Assignment: Reproduce the whole listing word for word. Leave every image out.

Provided material:
------------------------------------------------------------
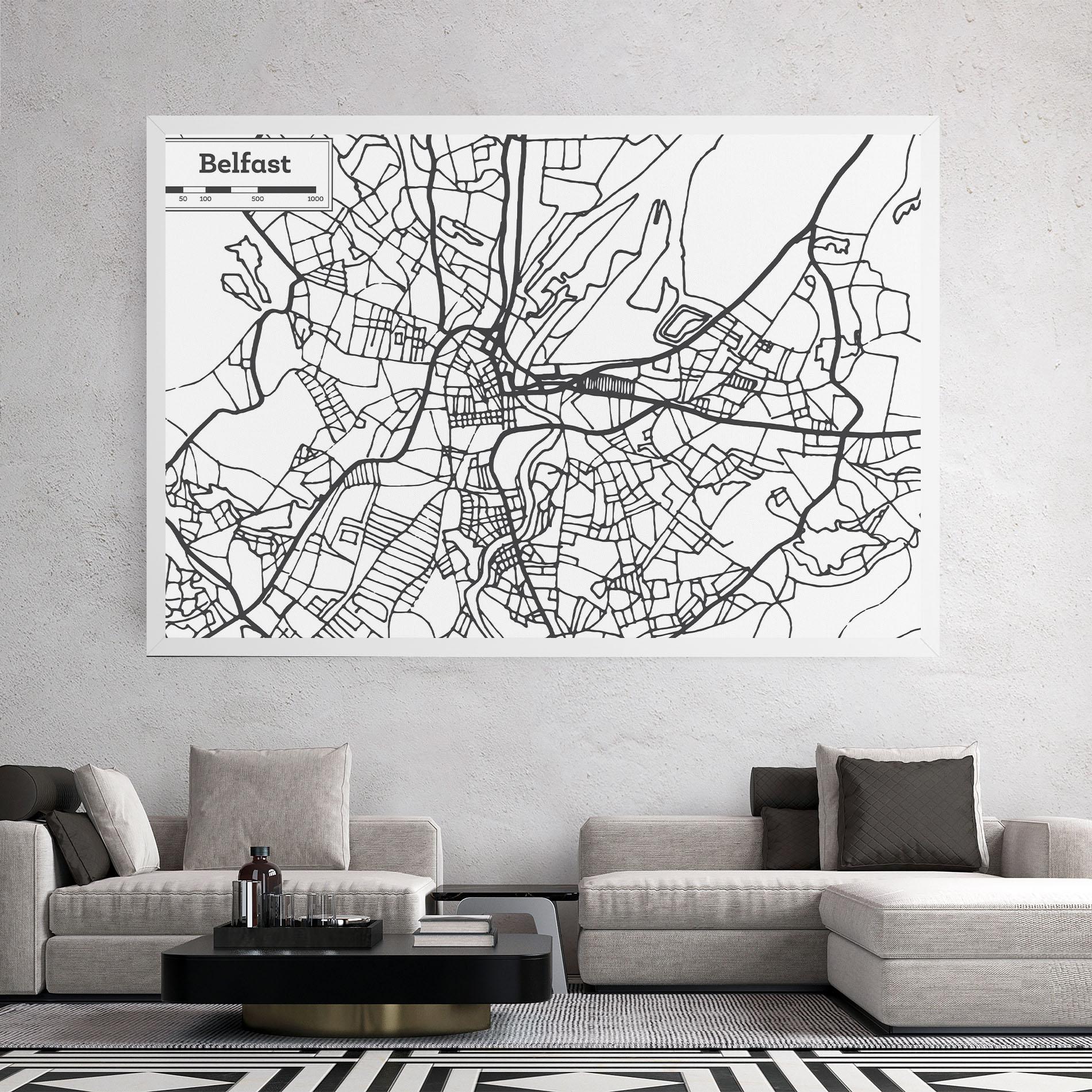 Leinwandbild Belfast Map mockup 2
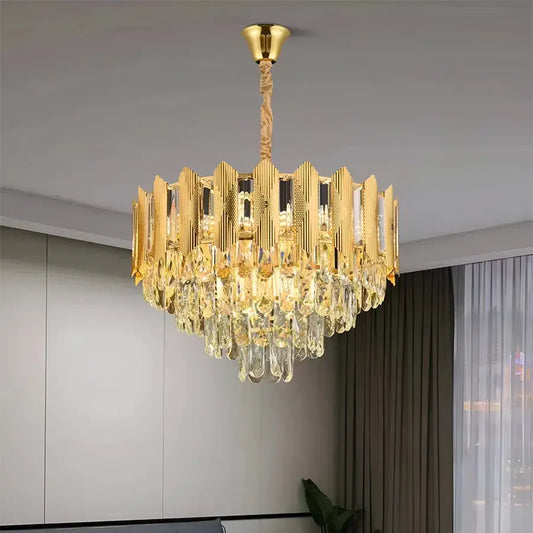 Candelabru Cristal BUCKINGHAM Nobile 5xE14, Diametru 40cm, Auriu Lucios, Inaltime Reglabila Candelabre Cristal Default Title Alessandro Design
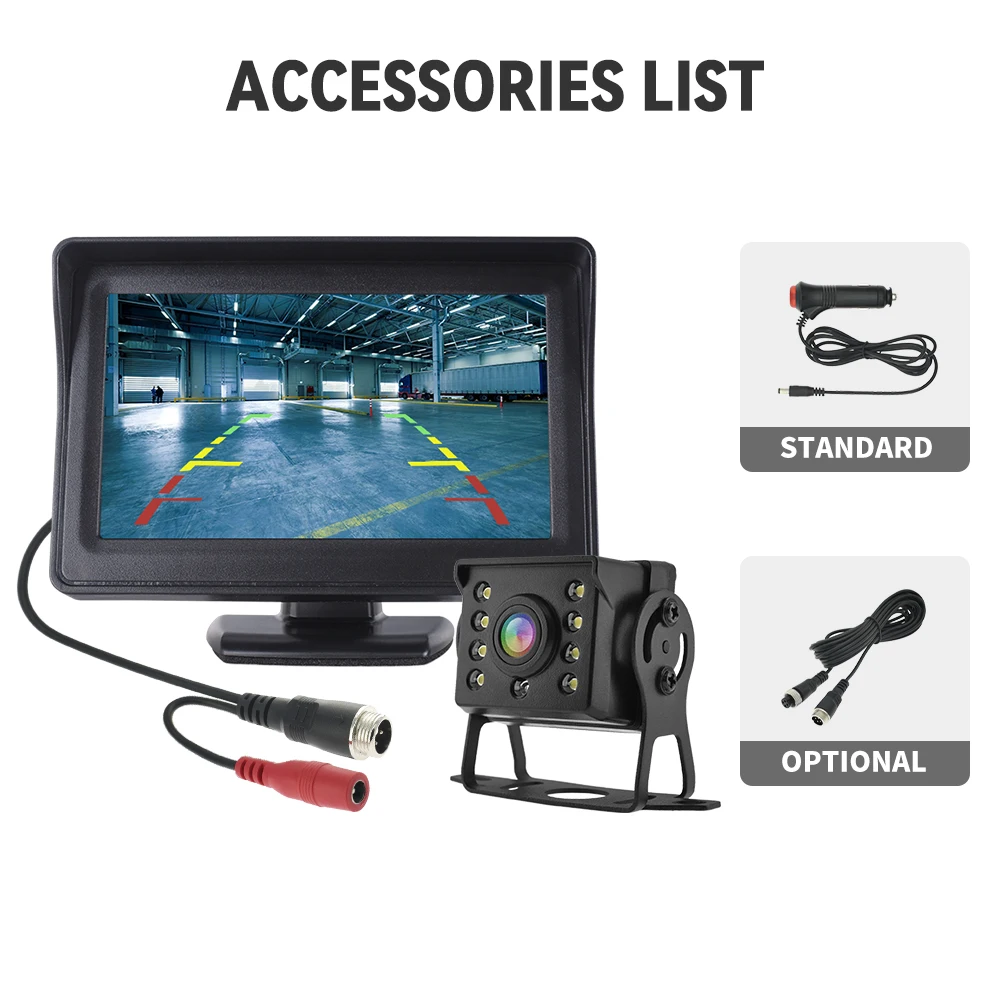 MJDOUD Car Rear View Camera with Monitor for Truck Parking 4.3\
------------------------------------------------------------
Response:
 Leinwandbild Belfast Map mockup 2
 Candelabru Cristal BUCKINGHAM Nobile 5xE14, Diametru 40cm, Auriu Lucios, Inaltime Reglabila Candelabre Cristal Default Title Alessandro Design
 MJDOUD Car Rear View Camera with Monitor for Truck Parking 4.3\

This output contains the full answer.